— Start of Dataset entries —

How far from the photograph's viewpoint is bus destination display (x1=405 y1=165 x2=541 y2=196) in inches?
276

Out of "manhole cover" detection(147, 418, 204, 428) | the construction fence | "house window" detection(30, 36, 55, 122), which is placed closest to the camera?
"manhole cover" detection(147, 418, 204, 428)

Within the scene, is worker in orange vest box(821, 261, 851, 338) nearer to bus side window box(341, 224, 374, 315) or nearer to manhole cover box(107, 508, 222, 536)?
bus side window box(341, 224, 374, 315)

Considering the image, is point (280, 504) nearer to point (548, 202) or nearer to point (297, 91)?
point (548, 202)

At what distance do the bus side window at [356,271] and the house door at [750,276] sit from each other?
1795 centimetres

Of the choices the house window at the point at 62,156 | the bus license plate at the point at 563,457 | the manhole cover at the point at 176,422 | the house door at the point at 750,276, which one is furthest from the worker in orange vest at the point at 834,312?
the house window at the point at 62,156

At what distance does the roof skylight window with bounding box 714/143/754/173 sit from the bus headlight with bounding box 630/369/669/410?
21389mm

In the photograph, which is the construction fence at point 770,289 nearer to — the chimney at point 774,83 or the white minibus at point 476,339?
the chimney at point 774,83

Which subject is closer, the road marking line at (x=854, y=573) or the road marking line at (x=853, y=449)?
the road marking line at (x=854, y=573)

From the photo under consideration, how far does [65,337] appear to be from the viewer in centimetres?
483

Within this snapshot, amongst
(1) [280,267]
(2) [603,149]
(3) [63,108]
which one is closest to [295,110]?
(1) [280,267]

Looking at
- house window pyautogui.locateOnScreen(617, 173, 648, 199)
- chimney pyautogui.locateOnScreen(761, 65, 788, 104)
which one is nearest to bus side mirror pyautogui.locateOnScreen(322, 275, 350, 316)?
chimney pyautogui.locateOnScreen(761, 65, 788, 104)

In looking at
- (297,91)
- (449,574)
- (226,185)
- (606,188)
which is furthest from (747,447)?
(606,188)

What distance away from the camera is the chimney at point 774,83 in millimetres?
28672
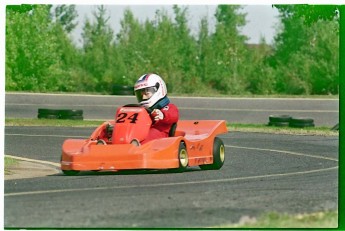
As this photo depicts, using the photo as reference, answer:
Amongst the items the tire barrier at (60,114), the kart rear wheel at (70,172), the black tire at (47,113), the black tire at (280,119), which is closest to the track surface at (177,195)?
the kart rear wheel at (70,172)

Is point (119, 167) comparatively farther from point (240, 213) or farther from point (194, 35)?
point (194, 35)

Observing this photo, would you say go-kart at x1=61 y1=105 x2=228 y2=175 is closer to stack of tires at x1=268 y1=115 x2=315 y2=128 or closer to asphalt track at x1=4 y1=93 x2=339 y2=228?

— End of Dataset entries —

**The problem:**
Starting at the line that contains "Considering the image, is" and stopping after the line that contains "1795 centimetres", render those lines as a Markdown table with the columns Row and Line. Number each non-blank line in Row and omit blank lines.

**Expected output:**
| Row | Line |
|---|---|
| 1 | Considering the image, is point (280, 504) nearer to point (548, 202) or nearer to point (297, 91)? |
| 2 | point (548, 202) |
| 3 | At what distance do the bus side window at [356,271] and the house door at [750,276] sit from each other? |
| 4 | 1795 centimetres |